Коридор был грязен, и это производило на привыкшего к флотской чистоте Николая завораживающее впечатление. Усиливавшееся тем, что жильцы то и дело выбрасывали мусор из комнат в коридор общего пользования, прямо на пол. Обнаружив прислоненную к стене метлу, Николай взялся было за неё, но юркая старуха, из любопытства выглянувшая из-за ближайшей двери, тотчас отобрала метелку и снова раскидала мусор там, где Николай успел его замести. Причем он, к своему изумлению обнаружил, что и не мусор это вовсе, а деньги, пятерками и десятками, среди которых лишь кое-где попадались рубли. Николай пожал плечами, но денег собирать не стал, подумав, однако, что надо будет не забыть сообщить об этом факте в вышестоящий орган.
Метров сто спустя путь Николаю преградила драка. Десяток парней самозабвенно лупили друг друга, причем пройти сквозь стену дерущихся казалось было так же невозможно, как сквозь китайскую стену. Стена эта тем не менее внезапно расступилась перед Николаем, чтобы вновь сомкнуться за его спиной в неистовом мордобое. Николай с любопытством обернулся на дерущихся, сообразив,что если на обратом пути они не расступятся перед ним, путь ему будет отрезан.
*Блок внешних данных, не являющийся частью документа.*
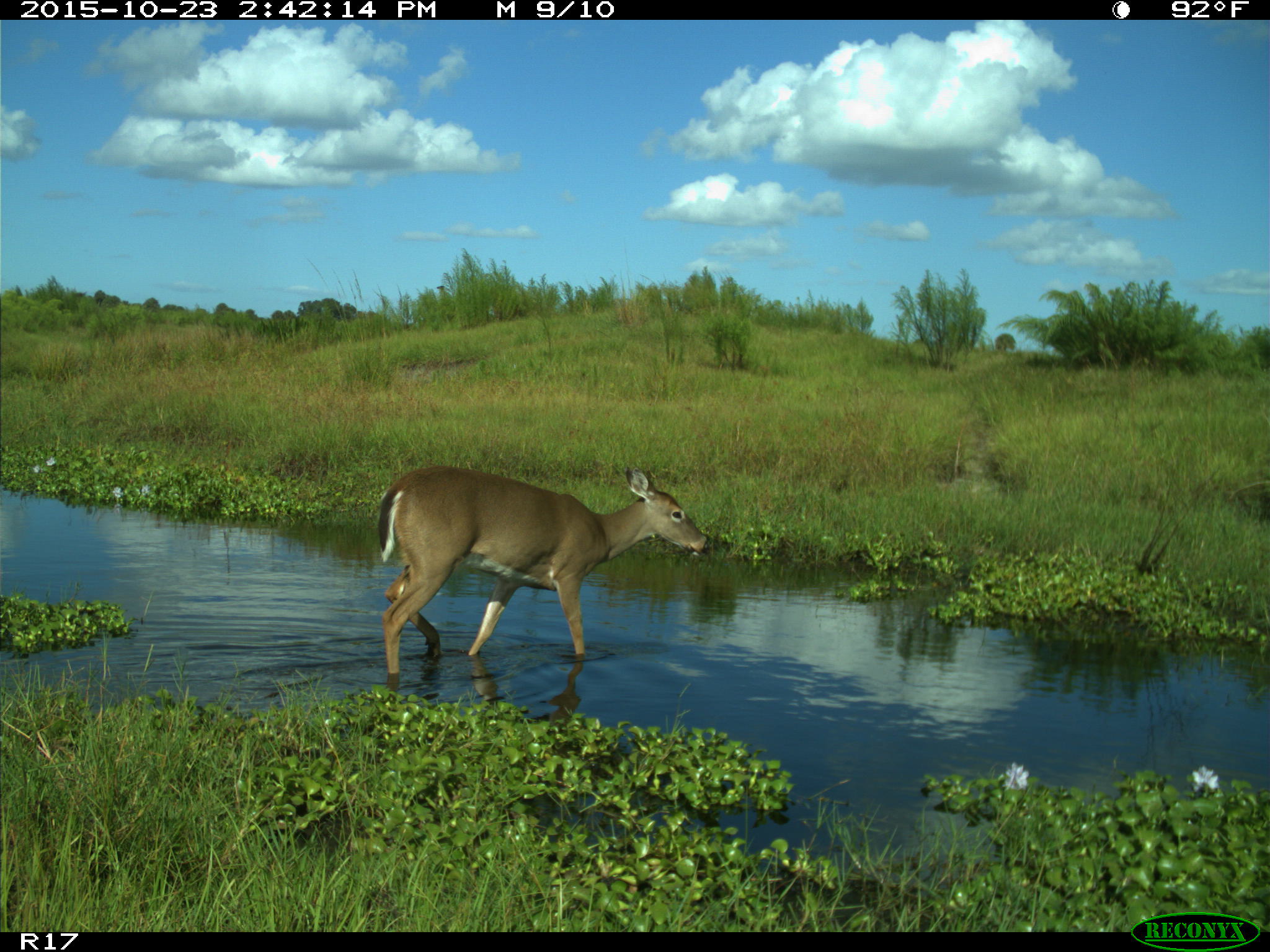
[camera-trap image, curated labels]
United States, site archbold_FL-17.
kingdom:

В конце концов Николай до того устал, что сел на чемодан, словно перед дальней дорогой. Он потерял счет времени и ни за что не мог бы ответит, как долго он уже идет по этому чертову коридору – может быть пять минут, а может быть пять месяцев. Тупо уставился он на дверь, находившуюся как раз против него, словно пытаясь внушить ей что-то, и сидел так до тех пор, пока не понял, что это и есть она, его дверь, правда немного обшарпанная дверь, но все-таки самая родная в мире дверь.
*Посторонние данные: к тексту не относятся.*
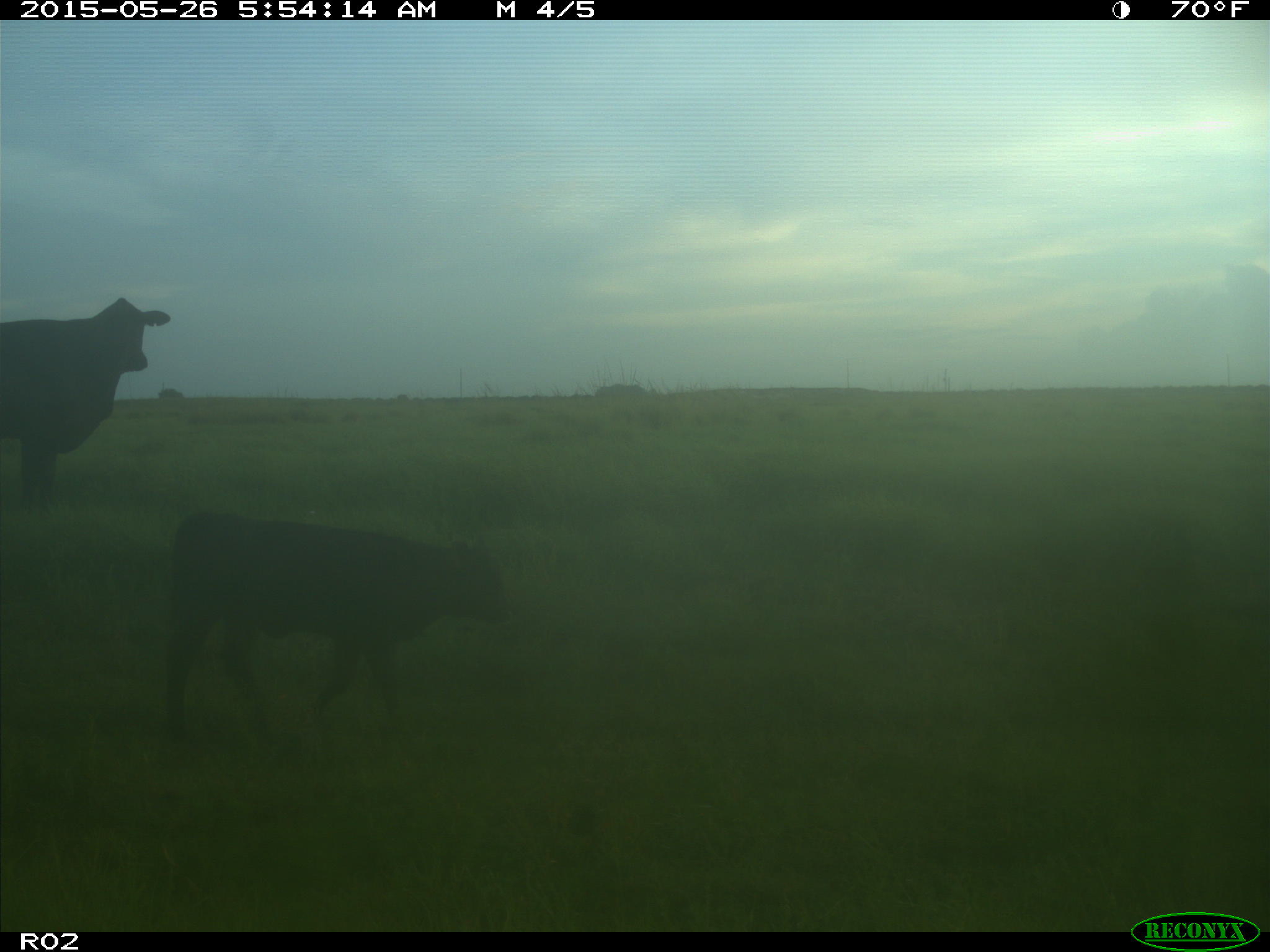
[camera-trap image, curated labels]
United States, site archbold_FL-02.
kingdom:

Когда Николай вошел в комнату, он сразу понял, что чутье не обмануло его. Это была его комната, в центре которой стоял его обеденный стол, над столом висел его абажур, в углу стоял его цветотелевиор, а у телевизора, с ногами забравшись в старое венское кресло-кровать, сидел его сын Васька, а старый котяра, тоже Васька. Терся у его ног, мурлыкая себе под нос какую-то мелодию, кажется марш энтузиастов. И оба они во все глаза смотрели передачу Клуб Кинопутешественников по всей Нашей планете.
- Вася – тихо позвал Николай, стараясь не нарушить идиллию.
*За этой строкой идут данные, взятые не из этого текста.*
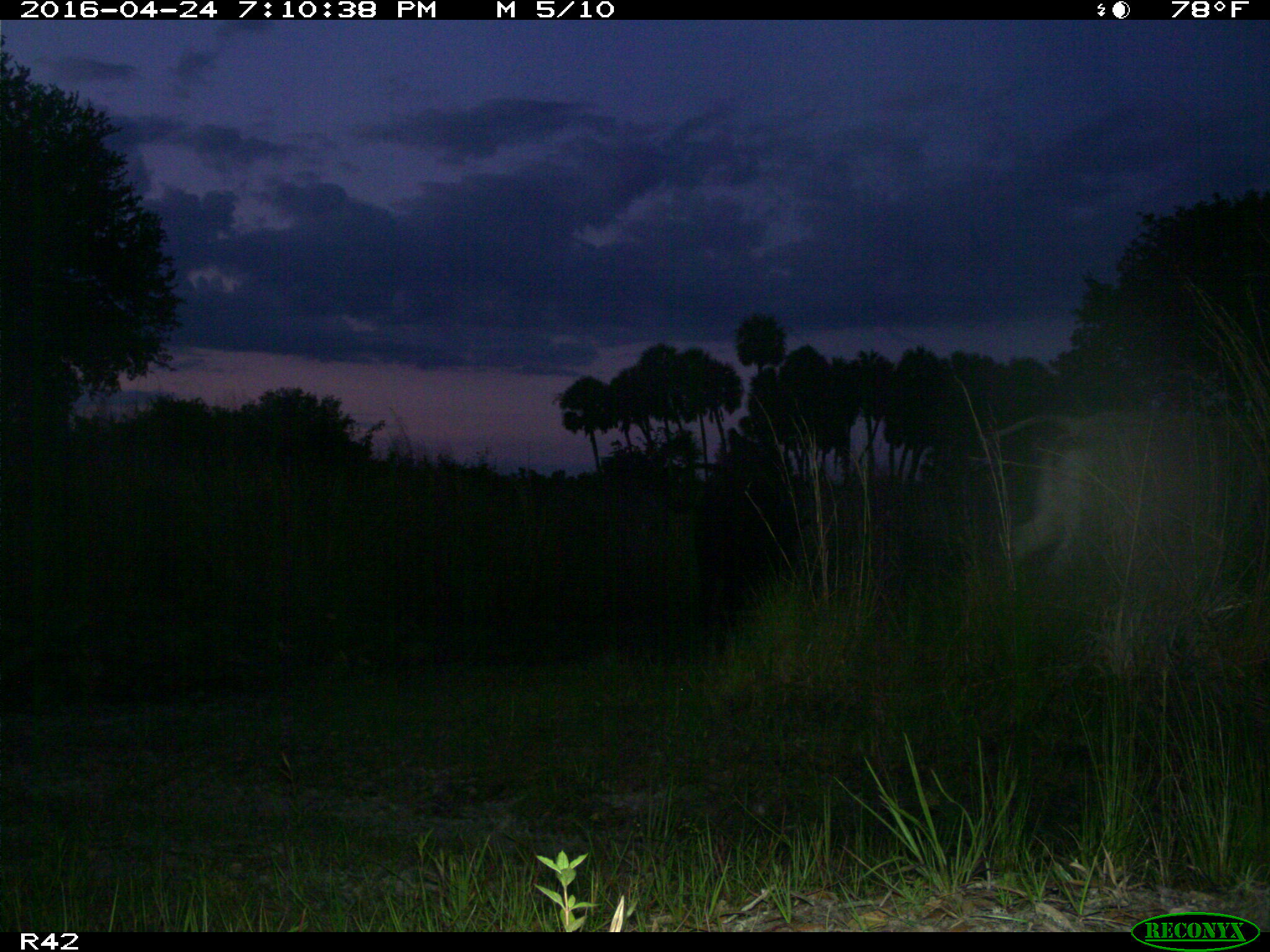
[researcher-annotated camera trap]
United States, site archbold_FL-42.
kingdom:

- Потише, папаня – не оглядываясь промурлыкали Васи, во все глаза глядя в волшебный экран.
Коля повесил плащ на вешалку, спел между двумя Васями и хотел было загадать желание, но вместо этого стал думать о том, как ему повезло, потому что друга его, Валерку Пашина, дочка, когда видит в промежутках между рейсами, зовет дядей Валерой, а папой называет двоюродного брата Валеры, Гену, который часто заходит к ним помочь маме по хозяйству.
Затем мысли Николая перекинулись на жену, которая несомненно была той же самой женщиной, которая отперла ему дверь. Но припомнить хотя бы имя которой Николай как ни старался не мог. Правда, в какой-то момент его осенила идея посмотреть в паспорт, поскольку, если она ему жена, то должна быть вписана в него вместе с фамилией, именем, отчеством и матьчеством. Но потом вспомнил, что паспорт у него спёрли в Гонконге, несмотря на то, что вместе с другими моряками они шли плотной группой, чувствуя правое плечо друга слева и левое плечо друга справа.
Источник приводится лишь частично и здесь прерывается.